Vataça estava atónita com as palavras de sua mãe e principalmente com as
últimas afirmações em relação à expulsão de todos da casa de seu pai. A versão
que lhe havia sido contada, quanto à partida de Ventimiglia para Aragão, tivera
como principais razões a luta entre a França e a Inglaterra pelo controlo dos
territórios da Ligúria e do condado de Anjou. O permanente estado de guerra
daqueles territórios teria levado, aprendera ela, Guillermo Pedro, seu pai, por
receio e precaução em relação à segurança da sua família, primeiro a preparar e
depois a obrigar sua mulher e seus cinco jovens filhos a partirem para Aragão,
para ficarem protegidos na Corte de Jaime I.
Era
mulher de Jaime I, Maria de Montpellier, filha de Eudóxia Komenos, princesa de
Constantinopla e familiar muito chegada dos Lascaris. Mas afinal não tinha sido
assim. Tinham sido repudiadas por seu pai. Porquê? Valeu-lhes na ocasião o rei
Pedro III de Aragão, filho de Jaime I, que os acolheu na corte e outorgou a
Eudóxia Lascaris algumas rendas no reino de Valência e no Call ou bairro judeu de
Barcelona. Eudóxia tinha residência em Játiva mas também passava muito do seu
tempo em Castellon, em Zaragoça e também em Barcelona. Mais tarde Jaime II de
Aragáo, segundo filho de Pedro III, encarregou-a de várias missões diplomáticas
ao serviço da coroa aragonesa. Na corte de Aragão encontraram então a infanta e
princesa Isabel, que viria a ser rainha de Portugal, filha do rei de Aragão
Pedro III e de Constança da Sicília. Mas todas elas, Isabel, Vataça, as suas
irmãs e seu irmão de há muito ligadas por laços familiares. Eram primos em
sétimo grau. Todas pequenas princesas lindas e um pequeno príncipe, também
lindo, dizia Eudóxia com a emoção estampada no rosto. Eram o encanto da corte e
a alegria de todos. Já Vataça, ainda que assaz humilde, tinha aquela postura de
liderança, de quem sabia o que queria e exercia sobre as suas amigas e irmãs
uma preponderância indisfarçável. Eudóxia permitia então que um ligeiro e
tímido sorriso aflorasse aos seus lábios, enquanto deixava discorrer a sua
imaginação...
Do
cansaço e da emoção das recordações da vida, Eudóxia adormeceu. Vataça recolheu
aos seus aposentos. Estava cansada da viagem, a saúde de sua mãe e as histórias
que atentamente ouvira tinham exercido uma enorme pressão sobre a sua mente.

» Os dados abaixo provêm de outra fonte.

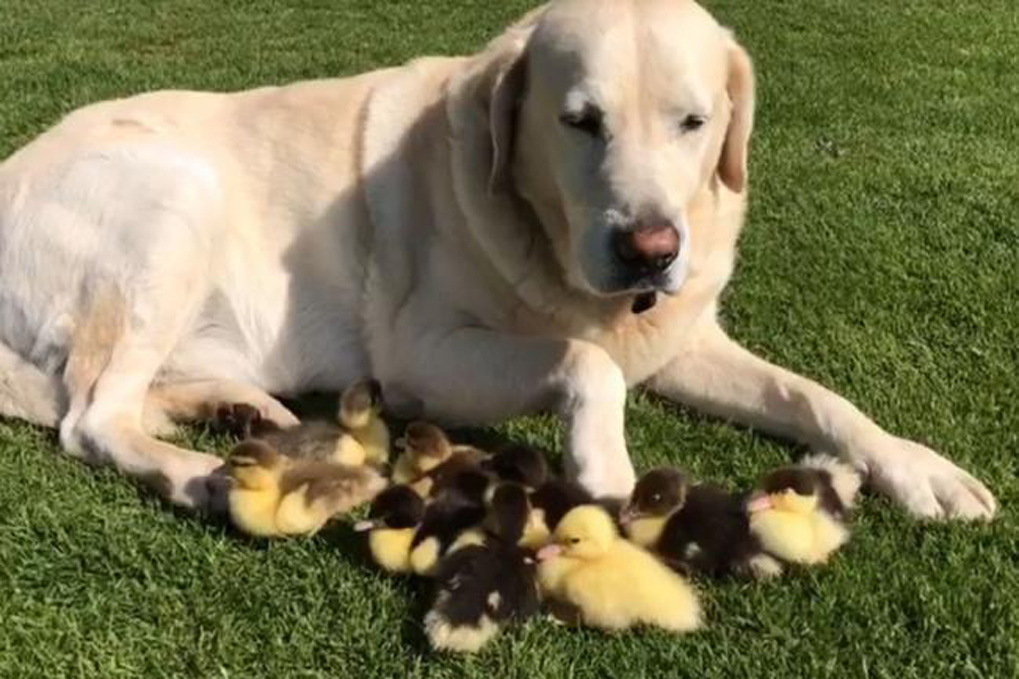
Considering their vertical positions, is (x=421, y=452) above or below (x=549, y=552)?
below

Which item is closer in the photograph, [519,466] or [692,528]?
[692,528]

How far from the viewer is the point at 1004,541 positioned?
8.61 feet

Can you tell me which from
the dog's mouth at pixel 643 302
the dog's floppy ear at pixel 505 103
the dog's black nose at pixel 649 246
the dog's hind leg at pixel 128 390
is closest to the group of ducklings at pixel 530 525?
the dog's hind leg at pixel 128 390

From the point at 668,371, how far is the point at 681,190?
685mm

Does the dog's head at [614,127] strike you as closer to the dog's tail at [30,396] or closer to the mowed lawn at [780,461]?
the mowed lawn at [780,461]

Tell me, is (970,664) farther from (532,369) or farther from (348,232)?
(348,232)

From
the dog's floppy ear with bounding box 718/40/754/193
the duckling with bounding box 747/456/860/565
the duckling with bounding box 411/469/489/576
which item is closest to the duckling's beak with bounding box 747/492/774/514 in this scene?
the duckling with bounding box 747/456/860/565

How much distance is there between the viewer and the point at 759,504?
8.39 feet

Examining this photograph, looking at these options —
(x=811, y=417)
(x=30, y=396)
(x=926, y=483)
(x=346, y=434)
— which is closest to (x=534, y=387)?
(x=346, y=434)

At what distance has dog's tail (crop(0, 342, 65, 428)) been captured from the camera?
3.33 metres

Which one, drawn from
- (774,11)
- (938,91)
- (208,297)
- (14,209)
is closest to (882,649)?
(208,297)

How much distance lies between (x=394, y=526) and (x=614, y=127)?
1023 millimetres

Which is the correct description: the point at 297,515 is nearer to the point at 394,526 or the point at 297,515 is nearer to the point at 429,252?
the point at 394,526

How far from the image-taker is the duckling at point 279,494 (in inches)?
106
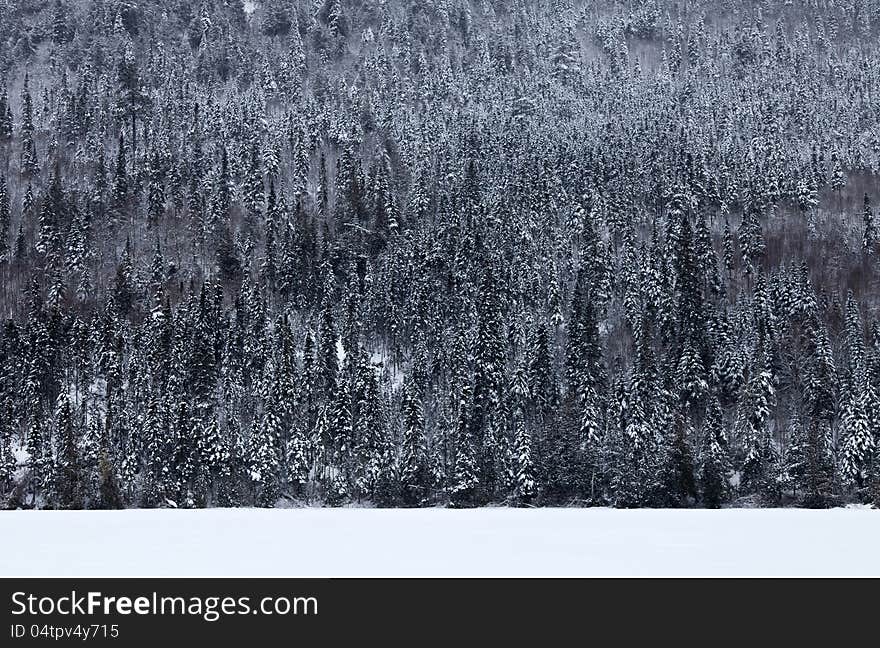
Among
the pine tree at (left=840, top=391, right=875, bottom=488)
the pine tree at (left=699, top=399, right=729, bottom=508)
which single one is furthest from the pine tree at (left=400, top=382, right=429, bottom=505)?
the pine tree at (left=840, top=391, right=875, bottom=488)

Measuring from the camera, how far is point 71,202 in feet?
541

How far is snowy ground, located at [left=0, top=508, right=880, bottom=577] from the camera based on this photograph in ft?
55.5

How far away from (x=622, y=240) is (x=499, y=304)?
36102 millimetres

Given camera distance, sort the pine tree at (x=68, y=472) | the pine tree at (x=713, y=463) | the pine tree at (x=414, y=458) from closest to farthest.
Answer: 1. the pine tree at (x=713, y=463)
2. the pine tree at (x=68, y=472)
3. the pine tree at (x=414, y=458)

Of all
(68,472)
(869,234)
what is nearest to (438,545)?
(68,472)

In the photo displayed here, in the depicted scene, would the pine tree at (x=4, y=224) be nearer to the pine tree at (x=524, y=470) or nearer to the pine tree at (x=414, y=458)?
the pine tree at (x=414, y=458)

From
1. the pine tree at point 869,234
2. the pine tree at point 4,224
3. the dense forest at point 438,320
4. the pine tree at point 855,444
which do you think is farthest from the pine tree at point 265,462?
the pine tree at point 869,234

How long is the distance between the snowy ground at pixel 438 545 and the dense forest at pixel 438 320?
49.9 m

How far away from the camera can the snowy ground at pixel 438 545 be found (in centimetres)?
1692

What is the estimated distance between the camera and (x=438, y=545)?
2019 centimetres

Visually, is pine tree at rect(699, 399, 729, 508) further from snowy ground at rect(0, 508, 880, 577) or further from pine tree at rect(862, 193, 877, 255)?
pine tree at rect(862, 193, 877, 255)

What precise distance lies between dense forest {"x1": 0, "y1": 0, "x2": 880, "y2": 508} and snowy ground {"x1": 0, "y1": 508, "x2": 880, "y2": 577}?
49.9 metres

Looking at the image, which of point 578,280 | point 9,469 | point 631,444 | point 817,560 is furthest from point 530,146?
point 817,560

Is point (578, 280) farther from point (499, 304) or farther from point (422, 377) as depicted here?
point (422, 377)
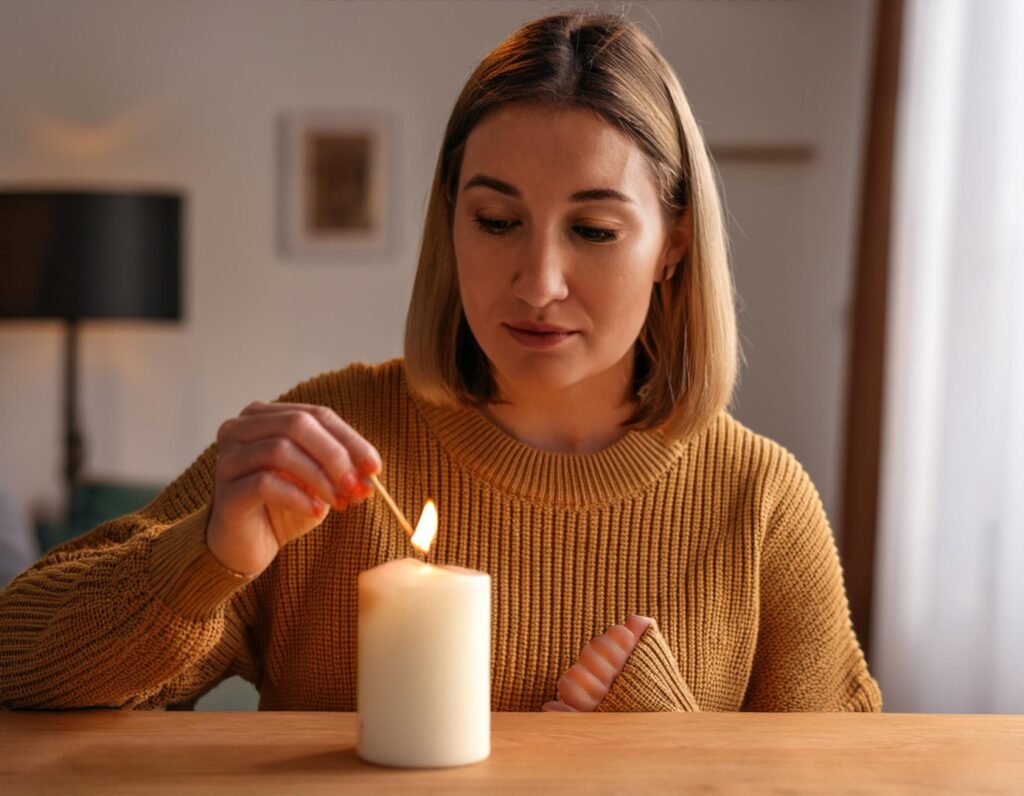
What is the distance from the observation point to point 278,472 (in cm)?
91

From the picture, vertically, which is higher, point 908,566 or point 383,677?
point 383,677

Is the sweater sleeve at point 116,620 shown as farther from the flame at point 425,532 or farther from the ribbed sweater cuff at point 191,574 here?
the flame at point 425,532

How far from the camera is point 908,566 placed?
2.99m

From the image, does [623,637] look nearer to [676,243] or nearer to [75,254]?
[676,243]

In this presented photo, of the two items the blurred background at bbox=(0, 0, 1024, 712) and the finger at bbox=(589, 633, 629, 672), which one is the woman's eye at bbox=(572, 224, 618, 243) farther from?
the blurred background at bbox=(0, 0, 1024, 712)

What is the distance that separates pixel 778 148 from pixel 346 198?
1.33m

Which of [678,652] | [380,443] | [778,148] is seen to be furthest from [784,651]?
[778,148]

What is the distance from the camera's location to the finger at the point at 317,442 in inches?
34.8

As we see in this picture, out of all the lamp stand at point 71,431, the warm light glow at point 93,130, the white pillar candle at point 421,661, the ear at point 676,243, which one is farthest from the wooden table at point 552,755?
the warm light glow at point 93,130

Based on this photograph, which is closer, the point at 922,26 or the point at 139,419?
the point at 922,26

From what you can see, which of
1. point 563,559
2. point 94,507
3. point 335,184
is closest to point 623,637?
A: point 563,559

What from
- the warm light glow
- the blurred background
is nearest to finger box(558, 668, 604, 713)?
the blurred background

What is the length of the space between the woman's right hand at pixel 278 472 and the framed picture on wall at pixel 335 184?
3247 mm

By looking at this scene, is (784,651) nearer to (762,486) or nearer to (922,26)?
(762,486)
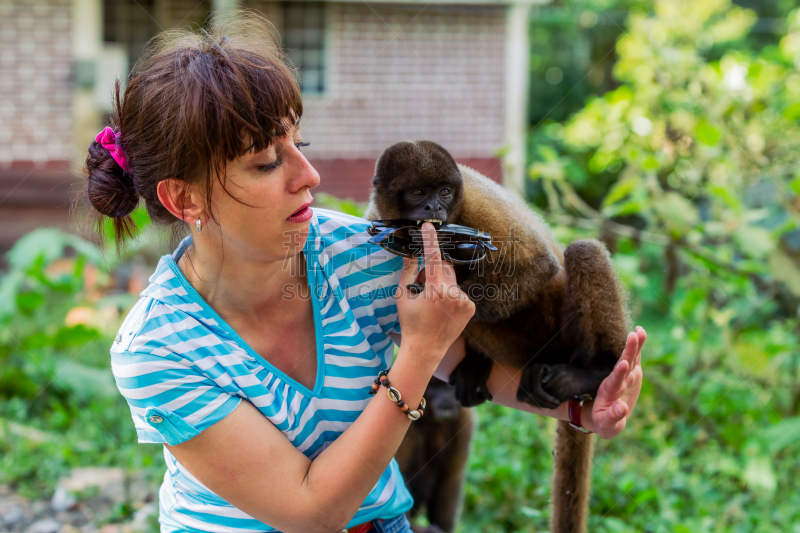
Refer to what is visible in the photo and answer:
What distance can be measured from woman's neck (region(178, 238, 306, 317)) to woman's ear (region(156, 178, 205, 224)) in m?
0.11

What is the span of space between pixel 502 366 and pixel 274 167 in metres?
1.16

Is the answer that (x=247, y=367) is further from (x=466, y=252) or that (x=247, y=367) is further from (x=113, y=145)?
(x=466, y=252)

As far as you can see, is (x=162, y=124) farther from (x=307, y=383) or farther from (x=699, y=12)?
(x=699, y=12)

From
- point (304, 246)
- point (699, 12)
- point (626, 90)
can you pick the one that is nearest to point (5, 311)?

Levou tudo consigo para a cama. Durante várias horas pensou demoradamente nas
palavras de sua mãe e não conseguiu dormir. Viajar a Constantinopla e a Niceia
ao encontro de seu tio João Lascaris em busca de um tesouro, da tal Cruz do
Santo Lenho e da Cabeça-Relicário de S. Fabiano era algo assustador e
questionava-se se estaria preparada para responder a tal desafio. Medo era
coisa que nunca sentira, era mais a significação misteriosa desses objectos
sagrados que lhe faziam alguma confusão. Sabia lá se seu tio João, que não
conhecera em tempo algum, seria vivo
ou morto ou sequer onde se encontraria? E que objectos sagrados eram esses?» In Francisco do Ó Pacheco,
Vataça, A Favorita de Dom Dinis, Prime Books, 2013, ISBN 978-989-655-183-4.